The Torah describes Bnei Yisroel’s crossing of the Red Sea twice: Once, before the Egyptians were drowning (“Bnei Yisroel came within the sea on dry land and the water was a wall for them …”). And later, when the Egyptians were no longer a threat (the Torah reiterates that the people “went on dry land in the midst of the sea.”). Why is it necessary to restate that Bnei Yisroel crossed through the sea on dry land?
The Noam Elimelech explains that when the Jews experienced the splitting of the Red Sea, some of them were so profoundly touched by the miracle. It became a permanent part of their psyche, to the point that they always felt surrounded by miracles — even when walking in relative safety, and amid calm on dry land. If we can internalize this, and make it part of our own psyches we too can be more like those tzaddikim,, who never forgot the miracles that took place during Krias Yam Suf.
The Toras Chaim explains further that this is why Chazal were מתקן the tefillah of Modim. In reality, we tend to take things for granted, as Hashem performs miracles for us at every moment. We have the strength to wake up, breathe, eat, walk, speak, and so much more. We should really be living in a constant state of gratitude, always praising Hashem for His infinite kindness. Since this is not practical, Chazal instituted a prayer that would be all-inclusive.
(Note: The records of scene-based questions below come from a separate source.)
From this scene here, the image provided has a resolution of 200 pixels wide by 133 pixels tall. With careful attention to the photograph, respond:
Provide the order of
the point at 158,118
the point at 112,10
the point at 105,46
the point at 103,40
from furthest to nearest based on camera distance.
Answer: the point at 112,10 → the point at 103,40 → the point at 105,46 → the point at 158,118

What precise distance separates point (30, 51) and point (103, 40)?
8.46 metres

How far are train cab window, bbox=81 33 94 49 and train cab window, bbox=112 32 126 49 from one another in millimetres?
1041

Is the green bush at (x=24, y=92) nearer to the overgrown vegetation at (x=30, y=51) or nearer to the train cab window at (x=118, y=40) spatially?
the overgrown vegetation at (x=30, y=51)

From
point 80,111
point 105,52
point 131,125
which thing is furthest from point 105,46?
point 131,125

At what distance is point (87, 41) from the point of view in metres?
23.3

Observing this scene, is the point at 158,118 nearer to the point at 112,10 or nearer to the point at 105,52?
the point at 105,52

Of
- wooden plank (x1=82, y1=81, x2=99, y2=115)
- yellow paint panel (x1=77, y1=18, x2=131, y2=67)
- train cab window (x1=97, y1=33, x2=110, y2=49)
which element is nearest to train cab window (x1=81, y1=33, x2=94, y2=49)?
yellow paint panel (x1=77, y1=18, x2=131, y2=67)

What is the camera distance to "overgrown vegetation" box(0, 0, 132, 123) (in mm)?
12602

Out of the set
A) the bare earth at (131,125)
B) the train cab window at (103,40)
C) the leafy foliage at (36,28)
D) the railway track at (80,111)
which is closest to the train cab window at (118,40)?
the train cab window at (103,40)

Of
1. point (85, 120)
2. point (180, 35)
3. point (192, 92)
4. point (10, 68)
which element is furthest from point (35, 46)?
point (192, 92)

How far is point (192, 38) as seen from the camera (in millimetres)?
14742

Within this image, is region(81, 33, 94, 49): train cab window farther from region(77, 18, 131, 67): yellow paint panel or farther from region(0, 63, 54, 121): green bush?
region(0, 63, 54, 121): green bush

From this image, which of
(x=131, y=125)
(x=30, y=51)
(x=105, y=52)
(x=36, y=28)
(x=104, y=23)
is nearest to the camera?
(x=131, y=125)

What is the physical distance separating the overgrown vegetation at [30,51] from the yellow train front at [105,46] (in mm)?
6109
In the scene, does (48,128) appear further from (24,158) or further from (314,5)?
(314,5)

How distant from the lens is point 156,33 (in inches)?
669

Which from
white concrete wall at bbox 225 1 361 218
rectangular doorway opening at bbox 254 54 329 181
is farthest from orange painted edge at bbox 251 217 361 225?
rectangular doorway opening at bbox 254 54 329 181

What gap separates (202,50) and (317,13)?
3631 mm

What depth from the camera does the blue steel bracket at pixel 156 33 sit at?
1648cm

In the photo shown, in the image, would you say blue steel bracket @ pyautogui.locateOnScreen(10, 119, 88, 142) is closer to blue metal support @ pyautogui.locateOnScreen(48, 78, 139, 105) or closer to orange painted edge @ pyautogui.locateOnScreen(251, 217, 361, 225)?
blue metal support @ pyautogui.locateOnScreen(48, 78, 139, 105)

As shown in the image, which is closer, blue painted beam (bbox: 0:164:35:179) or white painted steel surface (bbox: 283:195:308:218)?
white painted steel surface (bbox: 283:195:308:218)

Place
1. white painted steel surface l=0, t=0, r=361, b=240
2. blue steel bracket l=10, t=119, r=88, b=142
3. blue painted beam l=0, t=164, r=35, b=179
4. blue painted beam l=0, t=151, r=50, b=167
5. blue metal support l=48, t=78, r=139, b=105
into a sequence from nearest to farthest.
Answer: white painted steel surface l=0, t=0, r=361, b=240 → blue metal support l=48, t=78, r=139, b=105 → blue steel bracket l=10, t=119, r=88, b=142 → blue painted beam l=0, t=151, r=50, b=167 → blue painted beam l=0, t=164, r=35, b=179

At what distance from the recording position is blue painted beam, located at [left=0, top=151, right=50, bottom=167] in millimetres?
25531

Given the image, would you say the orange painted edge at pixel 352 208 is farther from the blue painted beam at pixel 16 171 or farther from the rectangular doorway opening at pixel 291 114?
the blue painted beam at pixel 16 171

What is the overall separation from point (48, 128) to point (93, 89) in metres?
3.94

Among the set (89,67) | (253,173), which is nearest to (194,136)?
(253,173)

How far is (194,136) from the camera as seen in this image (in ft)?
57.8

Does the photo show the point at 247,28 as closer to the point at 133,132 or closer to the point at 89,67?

Monday is Tu B’Shvat, which is an excellent opportunity to enhance our gratitude, because fruits are a perfect example of Hashem’s gifts that have become routine parts of our lives, and are rarely appreciated as products of Hashem’s miracles and kindness. As you say brochos on the fruits, please take a moment with your children to focus on every facet of these great gifts from Hashem. And, we can all take a moment to remember that life itself is the greatest miracle of all.